Exercise inputs>
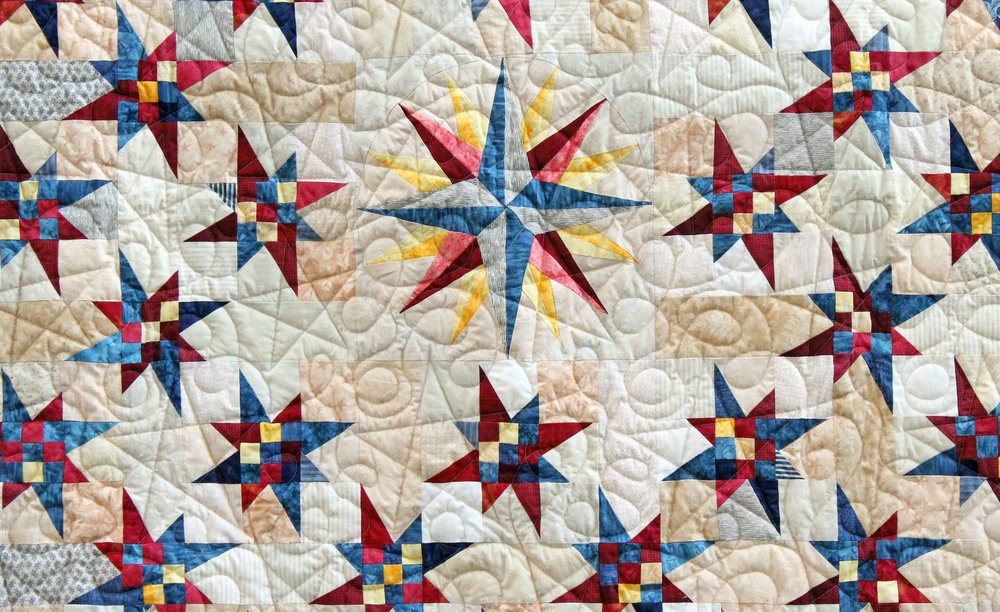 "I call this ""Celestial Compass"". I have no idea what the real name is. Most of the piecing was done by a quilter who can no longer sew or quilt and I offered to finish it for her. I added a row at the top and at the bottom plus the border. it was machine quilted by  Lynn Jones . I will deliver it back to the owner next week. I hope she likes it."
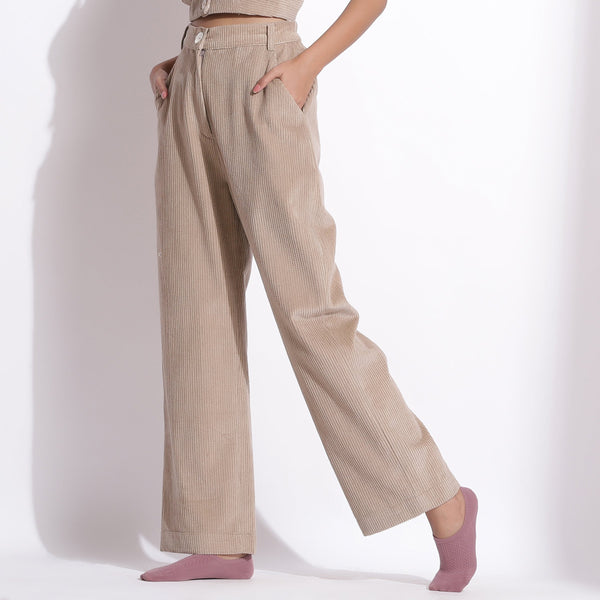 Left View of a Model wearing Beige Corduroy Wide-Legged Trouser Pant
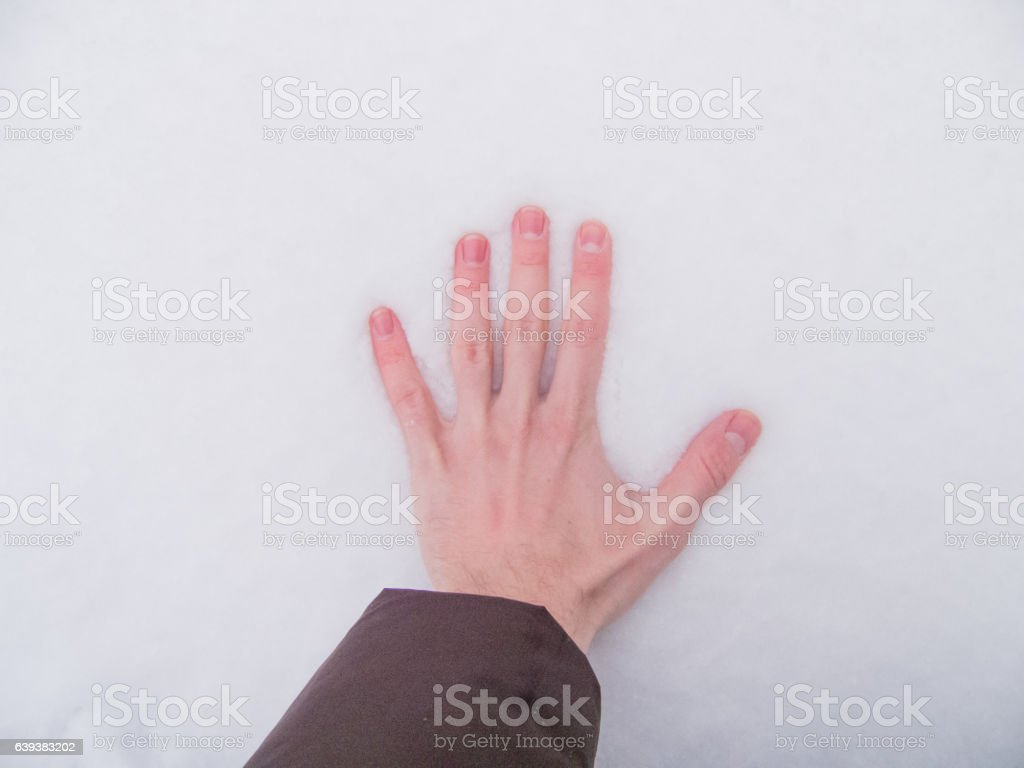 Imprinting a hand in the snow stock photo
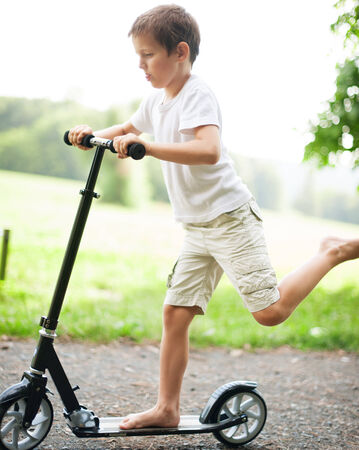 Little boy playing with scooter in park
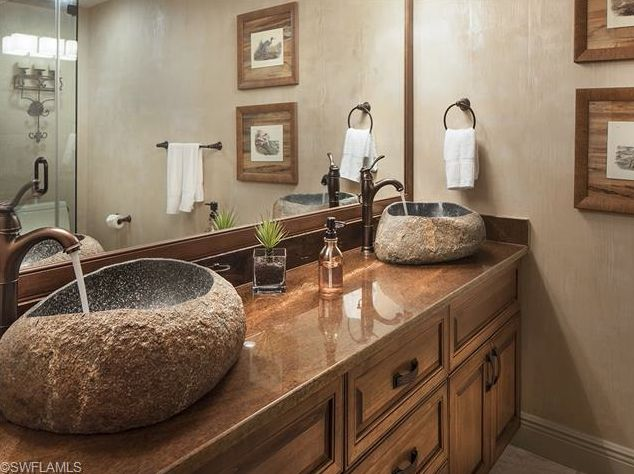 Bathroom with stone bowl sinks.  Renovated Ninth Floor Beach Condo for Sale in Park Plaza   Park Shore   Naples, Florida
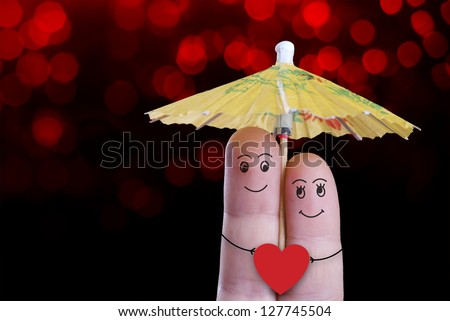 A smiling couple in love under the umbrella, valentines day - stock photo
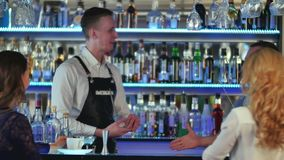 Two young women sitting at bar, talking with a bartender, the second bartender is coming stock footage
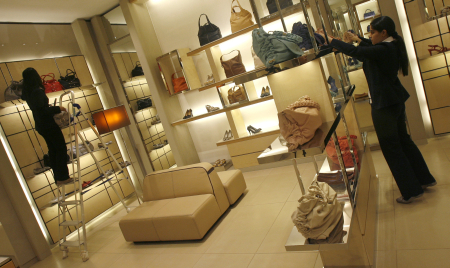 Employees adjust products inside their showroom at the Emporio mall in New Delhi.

==

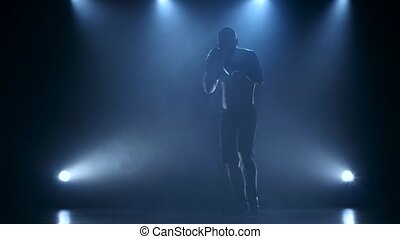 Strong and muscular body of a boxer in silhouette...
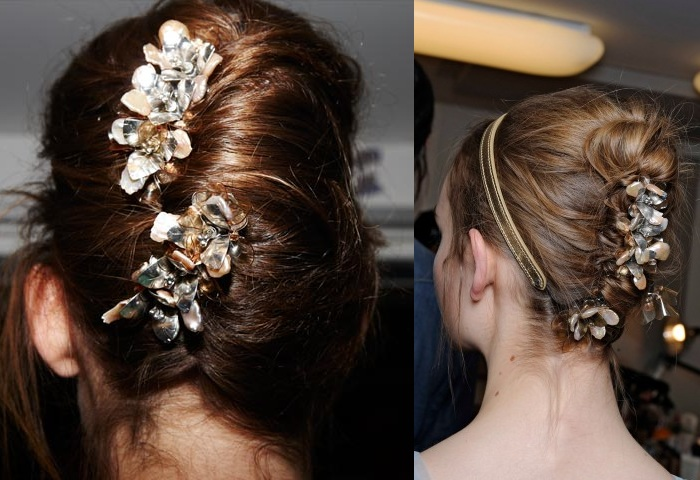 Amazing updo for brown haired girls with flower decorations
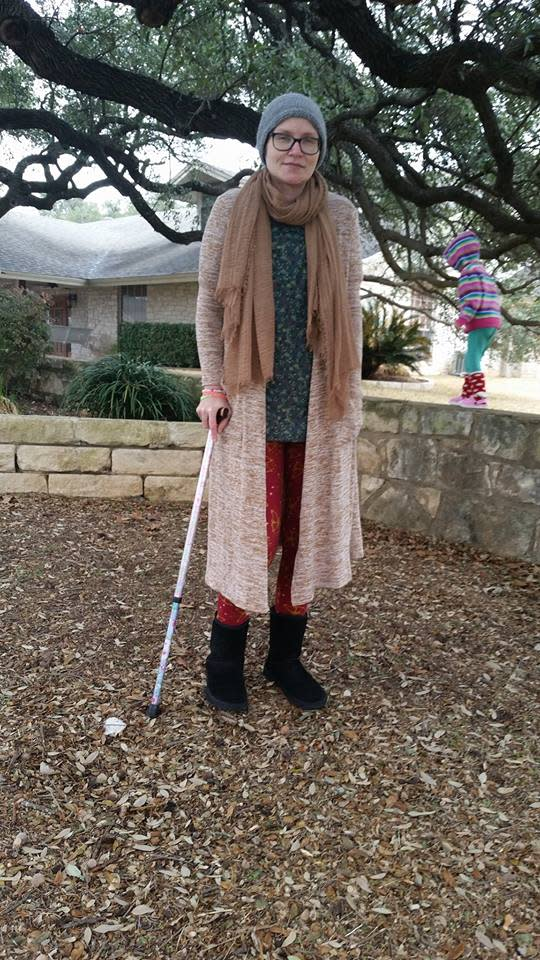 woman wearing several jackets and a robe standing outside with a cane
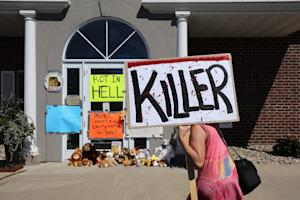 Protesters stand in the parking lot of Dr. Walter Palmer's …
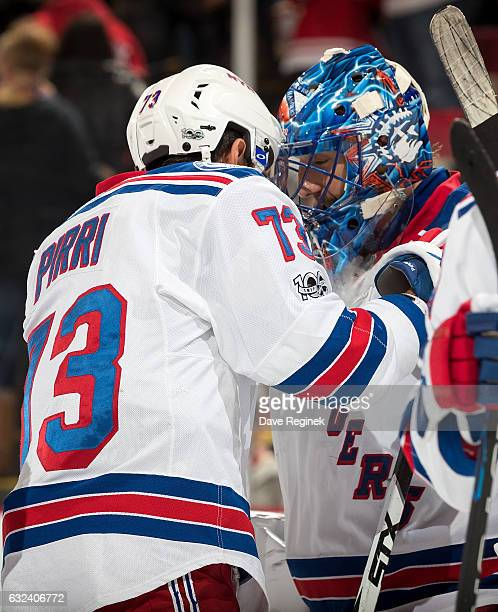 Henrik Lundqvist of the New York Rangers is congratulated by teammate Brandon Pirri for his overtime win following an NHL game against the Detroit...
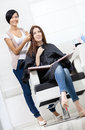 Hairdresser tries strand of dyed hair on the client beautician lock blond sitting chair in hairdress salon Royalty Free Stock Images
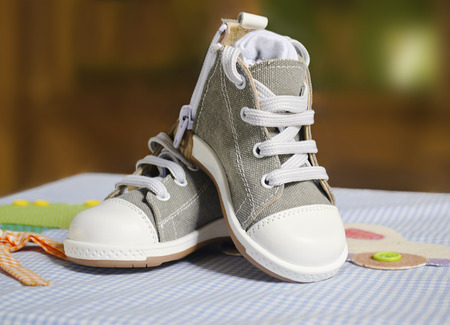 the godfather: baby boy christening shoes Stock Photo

Exercise details> Starting with the line that contains "Two young women" and finishing with the line that contains "Employees adjust products", reproduce every line of the material above exactly, but not the pictures.

Answer space>
 Two young women sitting at bar, talking with a bartender, the second bartender is coming stock footage
 Employees adjust products inside their showroom at the Emporio mall in New Delhi.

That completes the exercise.